The web browser - your gateway to the internet in many cases and an essential part of most people's daily life on the PC - is a key application. Silent updates may break functionality, cause issues, etc. And you won't know if there has been an update (especially not if Mozilla goes ahead and removes the version number from a clearly visible place) causing your sudden inability to use some/all sites, or that something else is going on (malware, network problems, etc.) - Integrated PDF reader:
You are at all times better off opening foreign formats in the designated external applications (Adobe's plug-in has always been poor, I recommend to simply download and open in the standalone reader). What's next, integrate support for Openoffice Formats? Spreadsheets?
Also, the viewer built into the core will be basic, at best. No annotations, probably no field support, etc. etc.
The viewer (Adobe Reader) is already widely available and commonly installed on a lot of systems (and with plenty of free alternatives if you don't want Adobe's sizable package). It's also easy to implement cross-platform with Ghostscript. I don't see the need for the integration of a PDF reader into the core of the browser.
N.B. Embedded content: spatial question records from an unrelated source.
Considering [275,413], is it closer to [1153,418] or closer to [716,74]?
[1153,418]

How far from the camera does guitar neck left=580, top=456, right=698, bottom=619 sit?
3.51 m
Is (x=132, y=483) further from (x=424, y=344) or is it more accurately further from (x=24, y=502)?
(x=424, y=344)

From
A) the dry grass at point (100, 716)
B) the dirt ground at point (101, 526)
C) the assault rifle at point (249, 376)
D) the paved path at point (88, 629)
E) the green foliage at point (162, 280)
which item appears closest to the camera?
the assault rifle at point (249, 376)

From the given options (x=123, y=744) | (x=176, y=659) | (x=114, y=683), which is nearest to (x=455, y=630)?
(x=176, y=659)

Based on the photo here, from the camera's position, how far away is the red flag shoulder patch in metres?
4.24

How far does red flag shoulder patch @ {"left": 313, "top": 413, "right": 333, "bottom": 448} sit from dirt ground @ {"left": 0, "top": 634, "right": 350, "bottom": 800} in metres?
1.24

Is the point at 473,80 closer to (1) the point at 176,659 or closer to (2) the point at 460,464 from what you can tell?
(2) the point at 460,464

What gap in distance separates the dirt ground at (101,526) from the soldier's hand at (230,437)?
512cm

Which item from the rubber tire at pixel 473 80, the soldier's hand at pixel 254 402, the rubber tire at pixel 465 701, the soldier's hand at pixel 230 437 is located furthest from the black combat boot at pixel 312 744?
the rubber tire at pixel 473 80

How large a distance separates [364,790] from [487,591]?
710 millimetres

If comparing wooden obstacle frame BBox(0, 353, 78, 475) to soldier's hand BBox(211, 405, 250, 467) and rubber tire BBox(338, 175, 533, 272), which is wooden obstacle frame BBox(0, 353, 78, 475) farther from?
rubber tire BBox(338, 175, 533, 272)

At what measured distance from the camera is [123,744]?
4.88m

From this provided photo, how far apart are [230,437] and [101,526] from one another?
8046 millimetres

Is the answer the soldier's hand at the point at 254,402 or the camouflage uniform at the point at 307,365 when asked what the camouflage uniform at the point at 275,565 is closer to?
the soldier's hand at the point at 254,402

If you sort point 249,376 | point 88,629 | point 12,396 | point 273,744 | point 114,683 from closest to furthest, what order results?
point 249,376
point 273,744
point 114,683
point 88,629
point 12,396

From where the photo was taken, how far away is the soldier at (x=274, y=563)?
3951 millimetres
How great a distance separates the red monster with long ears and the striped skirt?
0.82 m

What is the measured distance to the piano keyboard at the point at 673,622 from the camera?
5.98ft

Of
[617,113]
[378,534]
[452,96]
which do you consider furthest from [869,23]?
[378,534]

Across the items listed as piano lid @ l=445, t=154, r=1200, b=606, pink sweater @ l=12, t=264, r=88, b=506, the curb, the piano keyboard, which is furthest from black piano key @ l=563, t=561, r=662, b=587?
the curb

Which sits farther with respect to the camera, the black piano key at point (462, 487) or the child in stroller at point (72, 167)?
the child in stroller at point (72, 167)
Moreover, incremental downloading of PDF documents has been problematic from day 1 - slow downloads, stalls, browser hangups, to name a few
Lastly: Implementing a viewing application like this in the browser core, you need to have an as fool-proof and secure implementation as possible. Since this will be part of an application that will be fully trusted on your system, and if in the core of the browser without any potential safeguards or sandboxing, any exploit of the PDF reading subsystem will be a potential high-risk problem: arbitrary code run in a trusted application with full access to the internet and possibly also an administrative-level "maintenance service" (from the silent updates) that is running is a security nightmare scenario.